6. Pour l'application de la règle précitée, des travaux entrepris sur un immeuble existant qui n'impliquent pas la création de nouveaux logements mais seulement l'extension de logements existants doivent être regardés comme étrangers aux dispositions d'un plan local d'urbanisme imposant un nombre minimal de places de stationnement par logement.
7. Les requérants ne peuvent utilement invoquer la méconnaissance des dispositions mentionnées au point 5 dès lors que, le projet en litige ne prévoyant pas la création de nouveaux logements, elles ne lui sont pas applicables. Ce moyen doit par suite être écarté comme inopérant.
8. En quatrième lieu, aux termes de l'article DG 19 du règlement du plan local d'urbanisme de la commune du Havre, relatif à la desserte par les réseaux : " () / 2. Eaux pluviales / La gestion des eaux pluviales de toute nouvelle construction ou opération d'aménagement répondra à une approche globale et intégrée privilégiant la gestion des eaux pluviales in situ lorsque la nature et les caractéristiques du sol et du sous-sol le permettent. Les dispositifs de gestion des eaux pluviales pourront être conçus selon des techniques alternatives (noues, tranchées drainantes, toitures végétalisées) ou par l'utilisation de bassins de stockage/restitution. / Dans tous les cas, toute construction ou installation nouvelle doit être raccordée au réseau collectif d'assainissement dans les conditions fixées par le règlement d'assainissement. Les caractéristiques de l'effluent rejeté et les conditions techniques du raccordement respectent la réglementation. Un bassin de rétention peut être exigé pour tenir compte de la configuration des sols ou des contraintes du réseau public. () "

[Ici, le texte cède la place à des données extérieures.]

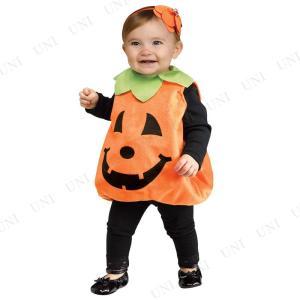 コスプレ 仮装 衣装 ハロウィン キッズ 赤ちゃん パンプキンチュニック ベビー用
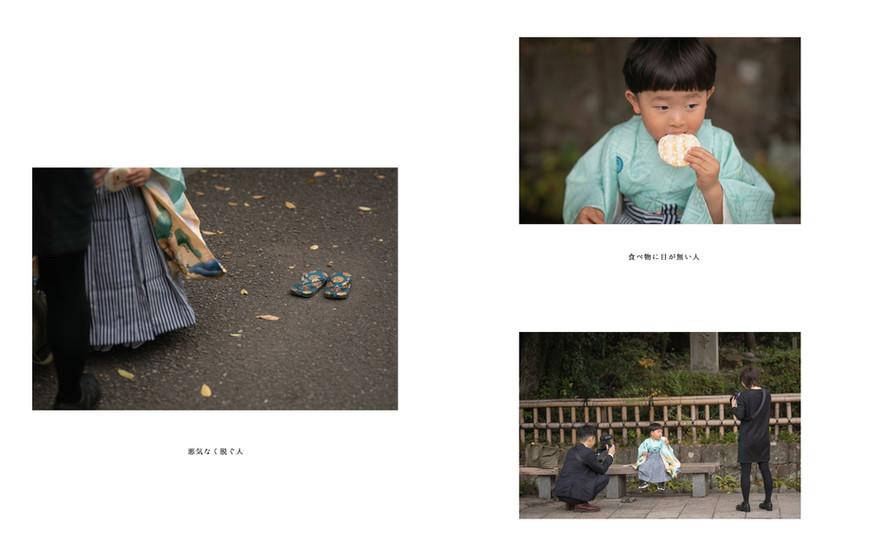 衝動写真的写真集006.jpg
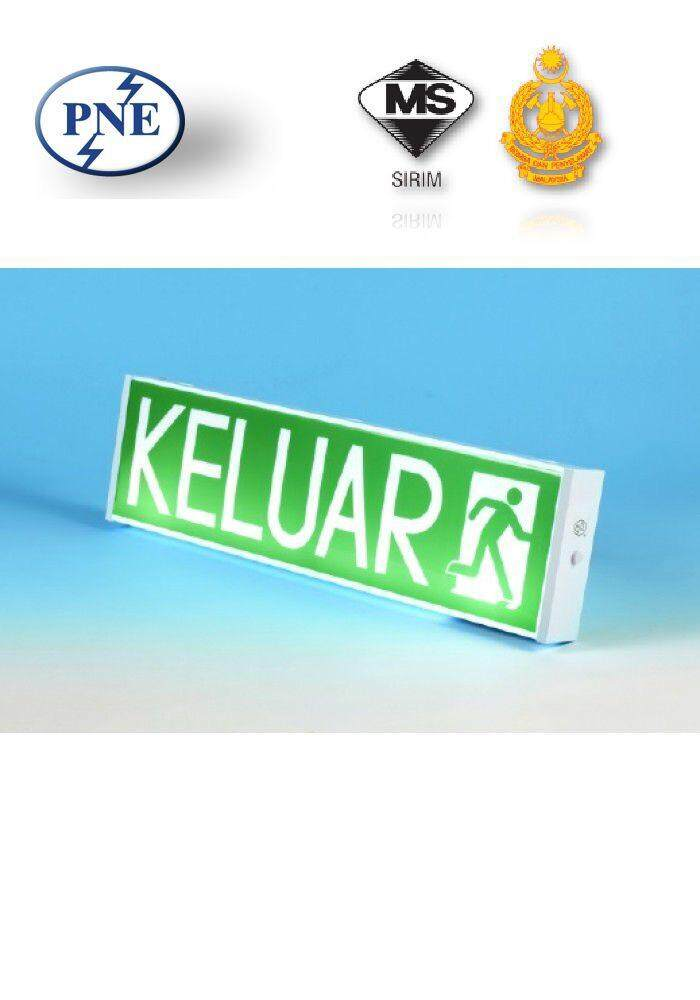 PNE PEX-215 Self_Contained LED Keluar Sign (Bomba Approved Certificate)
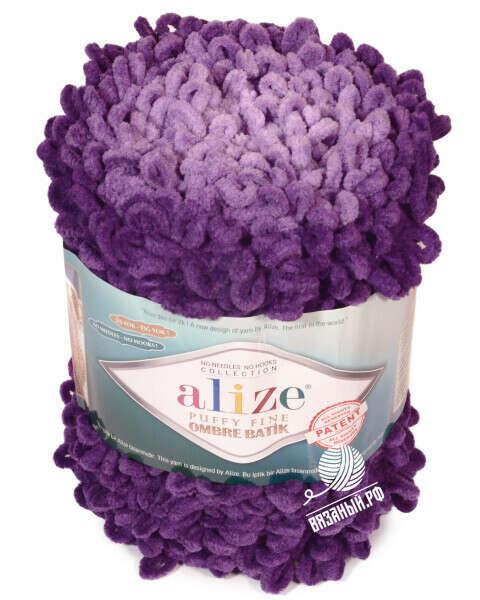 Puffy Fine Ombre Batik  Фиолетовый 4 шт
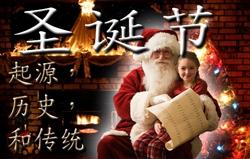 圣诞节:起源,历史,和传统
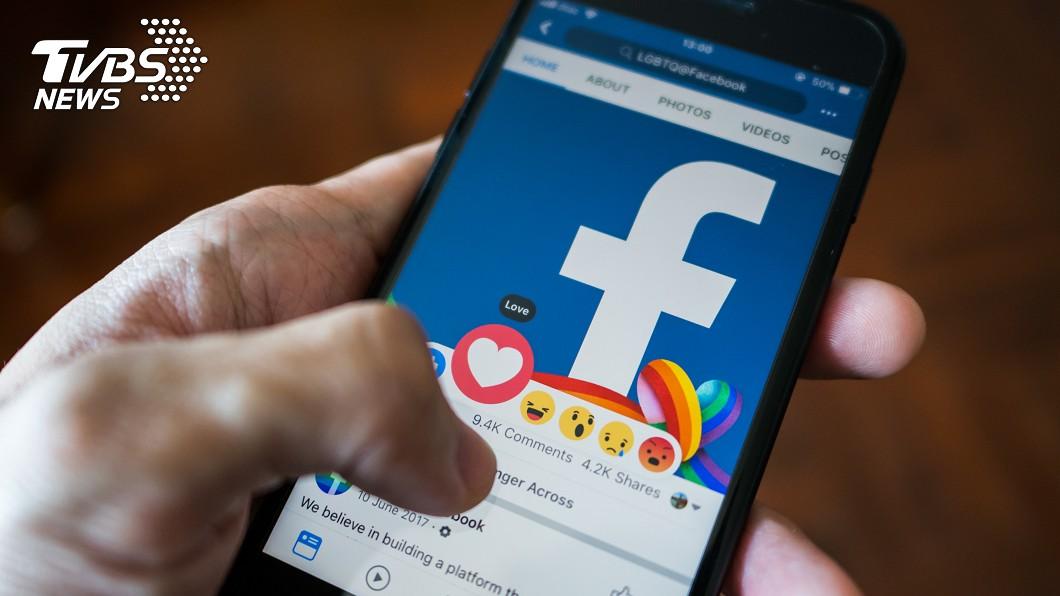 示意圖/TVBS 臉書再爆資安漏洞 專家傳授2招「降低被駭風險」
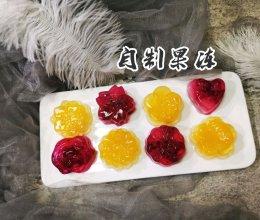 自制果冻~水果之恋的做法
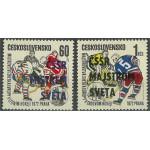 Tjeckoslovakien 2084-2085 **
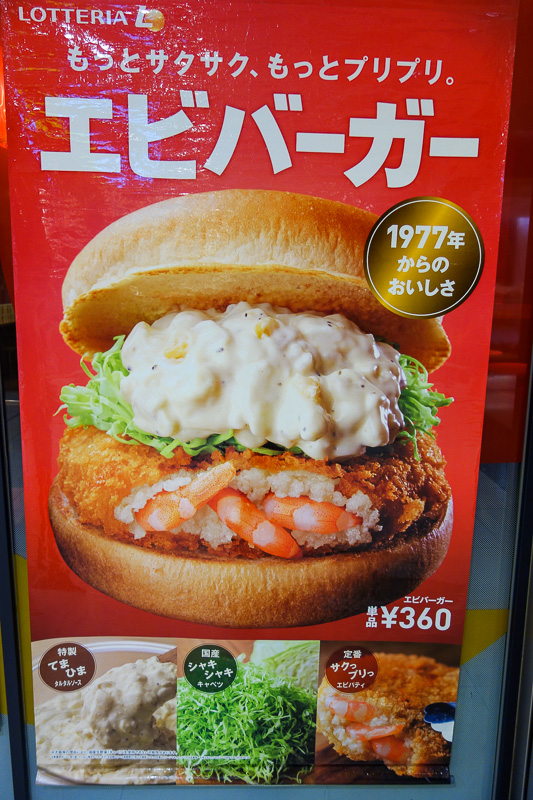 Japan-Osaka-Sapporo-Kansai-Chitose - Time for breakfast. What better breakfast can there be than shrimp filled deep fried patty with creamy potato salad?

9. Il ressort des pièces du dossier que, sur sa façade nord, le projet comporte une canalisation d'évacuation des eaux pluviales directement raccordée au réseau public d'assainissement collectif unitaire, sans déversement sur le domaine public, contrairement à ce que soutiennent les requérants. En tout état de cause, le permis de construire attaqué est assorti d'une prescription prévoyant que " les eaux pluviales de l'extension seront raccordées au réseau d'assainissement intérieur existant ", dont les requérants n'établissent pas qu'elle serait insuffisante pour assurer la conformité du projet aux dispositions précitées. Par suite, le moyen tiré de leur méconnaissance doit être écarté.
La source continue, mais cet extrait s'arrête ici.